* [Task list]
1/ Do these statements agree with the VBA forum post? Answer yes or no for each, quoting the words of the post that decide it.
(a) The data set has about 600,000 rows.
(b) Each market has 60 different locations.
(c) The code currently takes around 20 minutes to run.
2/ Carry on the VBA forum post from the point where it stops.

1

I have a very large data set (600,000 rows) of data structured in the following format:

1) There are around 60 products. One is a Total US number, while the others are for Manufacturers and are labled as KMFs. There are also some labeled as PCKGs(but aren't relevant for this question)

2) Each product is located in 60 different markets

3) Each market has 20 different locations

4) I have 12 metrics for which I need to calculate data in the following manner: Total US number - sum(KMFs) for each metric

I have written vba code for this but it is taking too long to run(around 20 minutes) I need to run similar code on at least 20 worksheets. I have tried various methods such as setting screenUpdating etc. to false. Here is my code. I am new to vba coding so I may have missed obvious things. Please let me know anything is unclear. Please help!

Sub beforeRunningCode()
    Application.ScreenUpdating = False
    Application.DisplayStatusBar = False
    Application.Calculation = xlCalculationManual
    Application.EnableEvents = False
    ActiveSheet.DisplayPageBreaks = False
End Sub
Sub returnToOriginal()

* [Records shown]
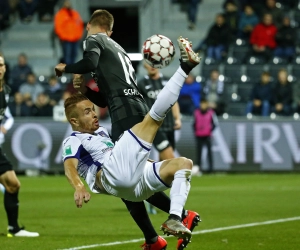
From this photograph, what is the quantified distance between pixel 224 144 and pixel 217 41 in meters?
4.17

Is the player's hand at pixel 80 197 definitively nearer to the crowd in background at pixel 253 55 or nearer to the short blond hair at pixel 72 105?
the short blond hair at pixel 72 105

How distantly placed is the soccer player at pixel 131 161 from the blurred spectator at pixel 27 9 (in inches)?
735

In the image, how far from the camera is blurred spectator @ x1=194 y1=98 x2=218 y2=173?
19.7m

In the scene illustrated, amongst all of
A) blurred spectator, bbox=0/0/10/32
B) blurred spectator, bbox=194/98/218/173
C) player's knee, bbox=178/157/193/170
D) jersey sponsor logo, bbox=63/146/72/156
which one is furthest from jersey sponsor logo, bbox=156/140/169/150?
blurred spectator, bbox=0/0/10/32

==

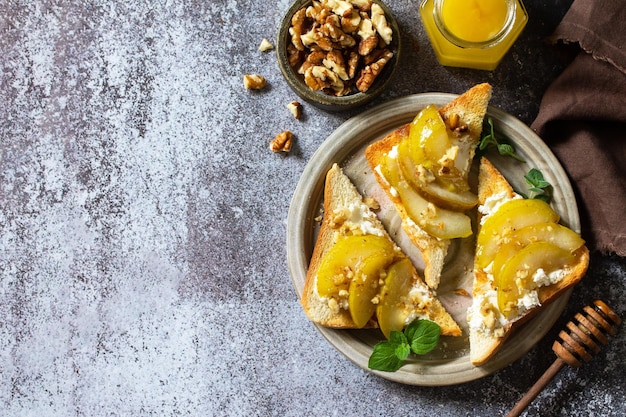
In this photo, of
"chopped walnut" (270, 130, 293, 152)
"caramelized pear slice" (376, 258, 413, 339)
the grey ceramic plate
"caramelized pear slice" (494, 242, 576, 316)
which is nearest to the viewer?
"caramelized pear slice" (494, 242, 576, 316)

---

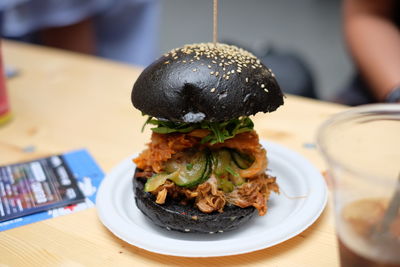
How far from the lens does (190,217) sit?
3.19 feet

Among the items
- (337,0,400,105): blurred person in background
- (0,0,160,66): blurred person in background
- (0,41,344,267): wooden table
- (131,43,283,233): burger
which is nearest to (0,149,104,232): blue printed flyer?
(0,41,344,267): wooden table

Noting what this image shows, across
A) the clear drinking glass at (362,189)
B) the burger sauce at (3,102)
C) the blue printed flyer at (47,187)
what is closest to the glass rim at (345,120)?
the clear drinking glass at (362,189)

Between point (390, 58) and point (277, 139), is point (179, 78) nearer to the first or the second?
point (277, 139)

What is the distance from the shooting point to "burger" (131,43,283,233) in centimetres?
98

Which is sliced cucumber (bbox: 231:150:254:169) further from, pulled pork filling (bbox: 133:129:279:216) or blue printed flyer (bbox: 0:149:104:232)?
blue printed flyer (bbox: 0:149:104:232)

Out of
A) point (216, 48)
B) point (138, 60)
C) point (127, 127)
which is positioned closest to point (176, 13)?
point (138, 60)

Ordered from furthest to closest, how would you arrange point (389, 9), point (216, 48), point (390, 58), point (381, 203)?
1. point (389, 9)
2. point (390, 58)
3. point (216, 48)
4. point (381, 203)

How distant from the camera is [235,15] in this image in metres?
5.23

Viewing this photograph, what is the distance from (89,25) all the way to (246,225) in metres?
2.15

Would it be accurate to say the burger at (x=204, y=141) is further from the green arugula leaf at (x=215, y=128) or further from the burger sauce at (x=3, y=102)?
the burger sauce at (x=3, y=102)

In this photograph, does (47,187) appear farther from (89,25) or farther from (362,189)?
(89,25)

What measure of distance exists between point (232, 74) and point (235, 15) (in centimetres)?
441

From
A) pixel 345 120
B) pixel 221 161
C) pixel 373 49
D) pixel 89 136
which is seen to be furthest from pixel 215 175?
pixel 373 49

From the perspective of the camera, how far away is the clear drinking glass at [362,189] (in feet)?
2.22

* [Responses by task]
1/
(a) Yes: "I have a very large data set (600,000 rows)"
(b) No: "Each market has 20 different locations"
(c) Yes: "it is taking too long to run(around 20 minutes)"

2/
    Application.ScreenUpdating = screenUpdateState
    Application.DisplayStatusBar = statusBarState
    Application.Calculation = calcState
    Application.EnableEvents = eventsState
    ActiveSheet.DisplayPageBreaks = displayPageBreaksState
End Sub
Function LastRowFunc(Sheet) As Long
    LastRowFunc = ActiveWorkbook.Worksheets(Sheet).Range("A2", Worksheets(Sheet).Range("A2").End(xlDown)).Rows.Count
End Function
Function LastColFunc(Sheet) As Long
    With ActiveSheet
        LastColFunc = ActiveWorkbook.Sheets(Sheet).Cells(1, .Columns.Count).End(xlToLeft).Column
    End With
End Function
Sub AOCalculate()
    Call beforeRunningCode 'Optimize Excel
    Dim LastRow As Long
    Dim LastCol As Long
    Dim Period As String
    Dim Sheet As String
    Dim Arr(1 To 16)
    Dim Count As Integer
    Sheet = "Energy_LS_Bottler"
    Period = "2016 WAVE 1 - 3 W/E 05/07"
    LastRow = LastRowFunc(Sheet) 'Calculate last row for which data exists
    LastCol = LastColFunc(Sheet) 'Calculate last column for which data exists
    For Each Location In ActiveWorkbook.Sheets("Locations").Range("D7:D28").Value
        For Each Market In ActiveWorkbook.Sheets("Markets").Range("A5:A92").Value
            Count = Count + 1
            Arr(1) = Market
            Arr(2) = "AO"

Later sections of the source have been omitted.